_Do this:_ Express the records below as a two-column CSV with the headers input and output. Give one row per record, with its text in input and its answer in output, each as a single quoted field with line breaks replaced by spaces, and leave the pictures out.

_Entries supplied:_
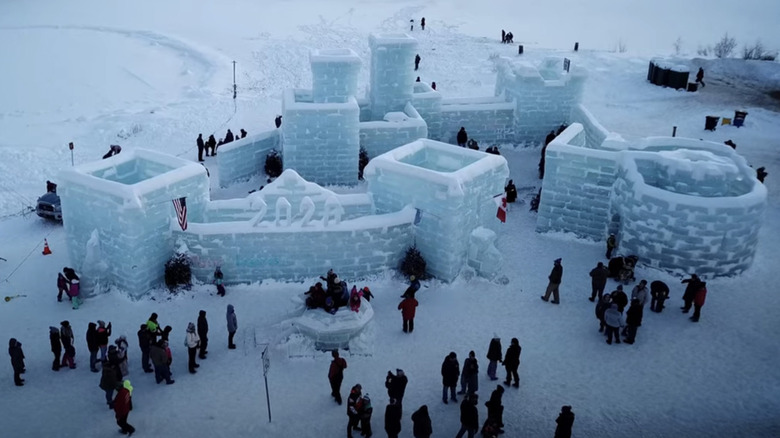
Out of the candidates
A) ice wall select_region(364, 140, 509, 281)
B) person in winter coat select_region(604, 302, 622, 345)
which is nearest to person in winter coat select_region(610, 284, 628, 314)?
person in winter coat select_region(604, 302, 622, 345)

_Complete response:_
input,output
"Out of the candidates A) ice wall select_region(364, 140, 509, 281) B) person in winter coat select_region(604, 302, 622, 345) which is nearest to person in winter coat select_region(610, 284, 628, 314)?","person in winter coat select_region(604, 302, 622, 345)"